Source information:

'''

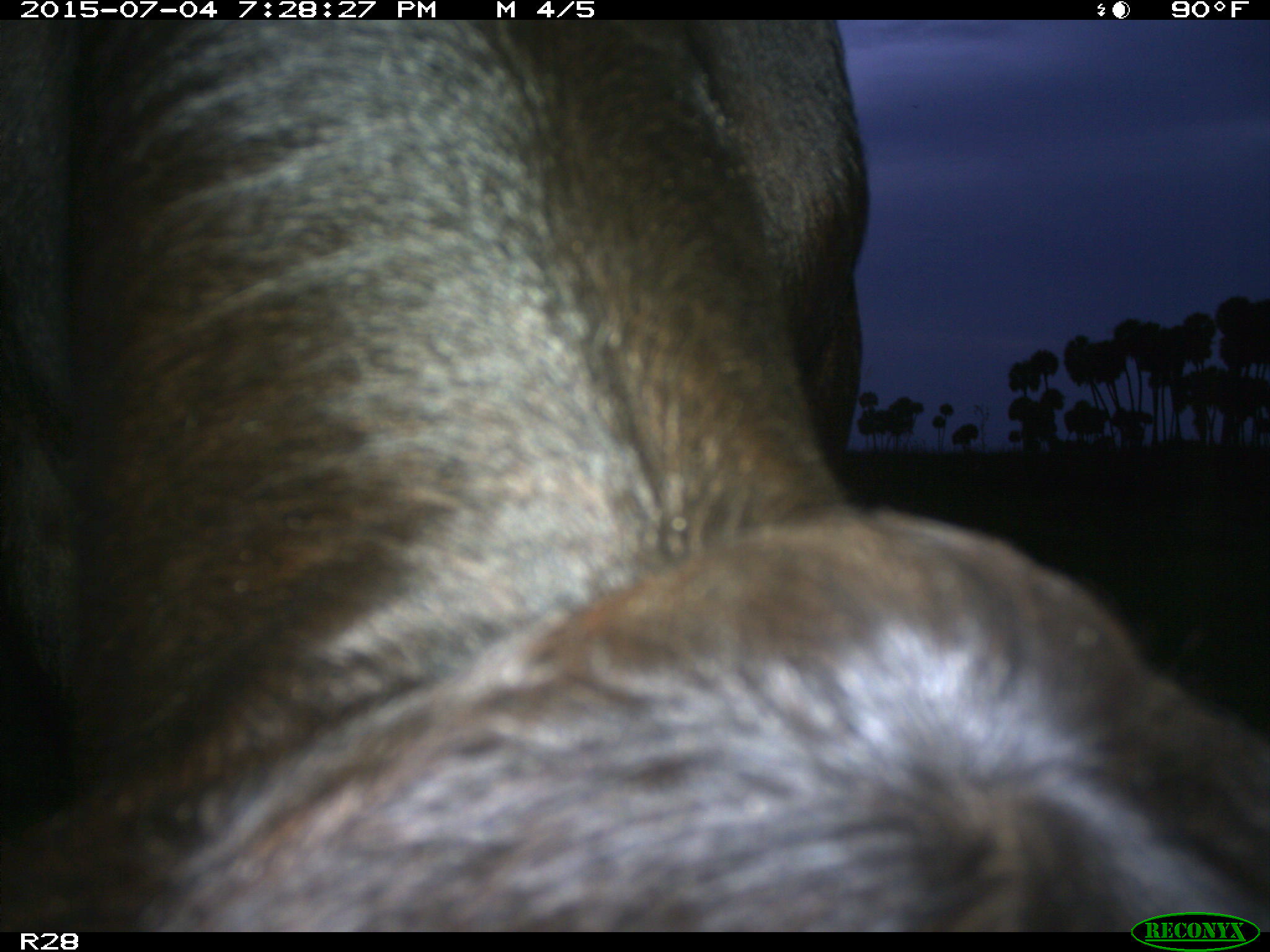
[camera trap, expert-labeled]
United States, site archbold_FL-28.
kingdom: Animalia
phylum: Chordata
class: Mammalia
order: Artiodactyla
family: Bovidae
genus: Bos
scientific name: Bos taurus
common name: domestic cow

'''
'''

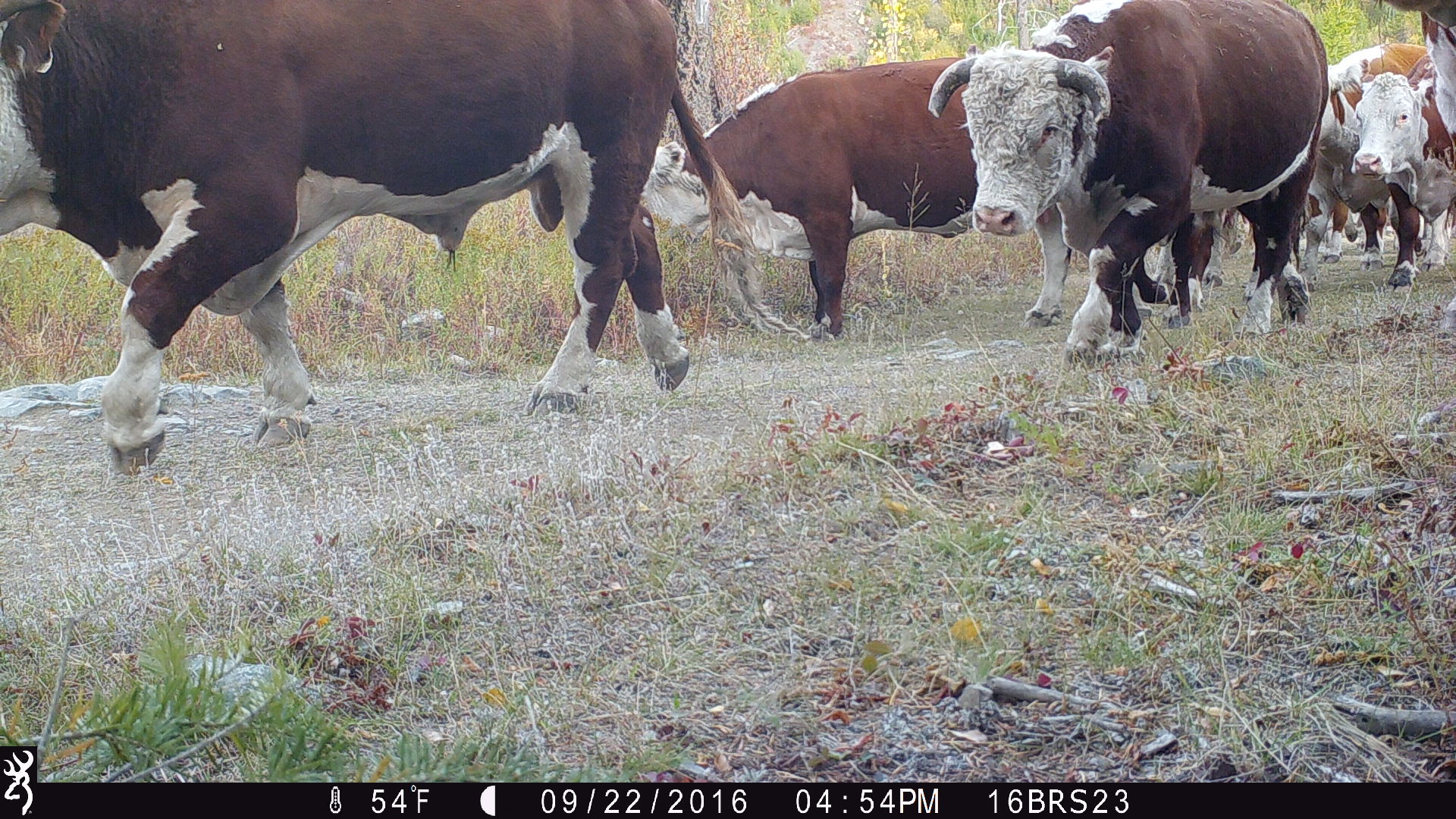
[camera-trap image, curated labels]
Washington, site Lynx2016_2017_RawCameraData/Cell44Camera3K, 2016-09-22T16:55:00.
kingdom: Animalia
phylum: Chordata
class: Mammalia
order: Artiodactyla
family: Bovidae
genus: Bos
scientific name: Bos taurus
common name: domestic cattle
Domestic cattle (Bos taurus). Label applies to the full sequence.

'''
'''

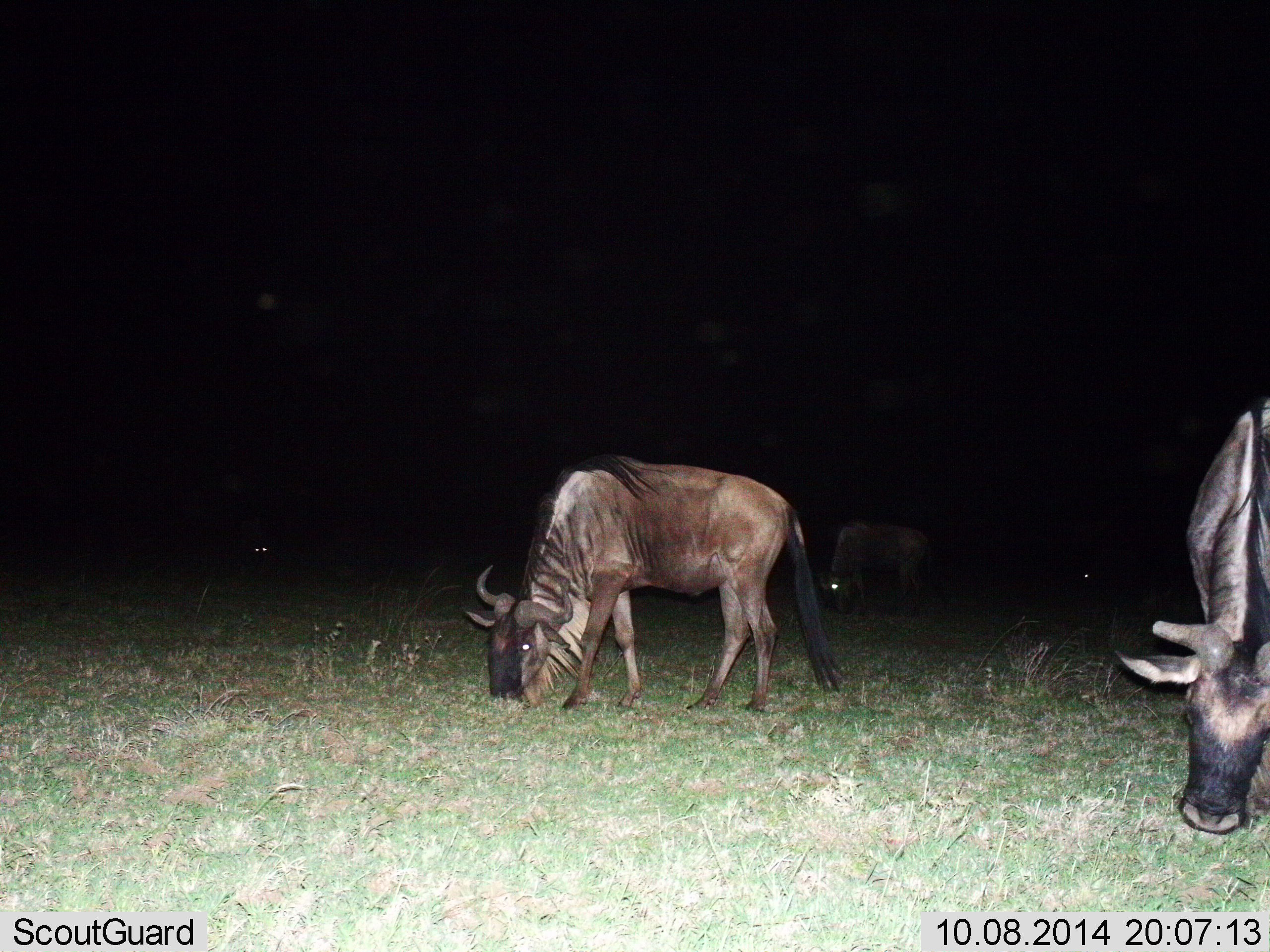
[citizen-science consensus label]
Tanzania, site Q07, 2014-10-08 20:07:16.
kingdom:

'''

To do: Take the line above containing "[camera trap, expert-labeled]", the line containing "common name: domestic cow", and all lines in between, and copy them exactly without anything else.

Answer below:
[camera trap, expert-labeled]
United States, site archbold_FL-28.
kingdom: Animalia
phylum: Chordata
class: Mammalia
order: Artiodactyla
family: Bovidae
genus: Bos
scientific name: Bos taurus
common name: domestic cow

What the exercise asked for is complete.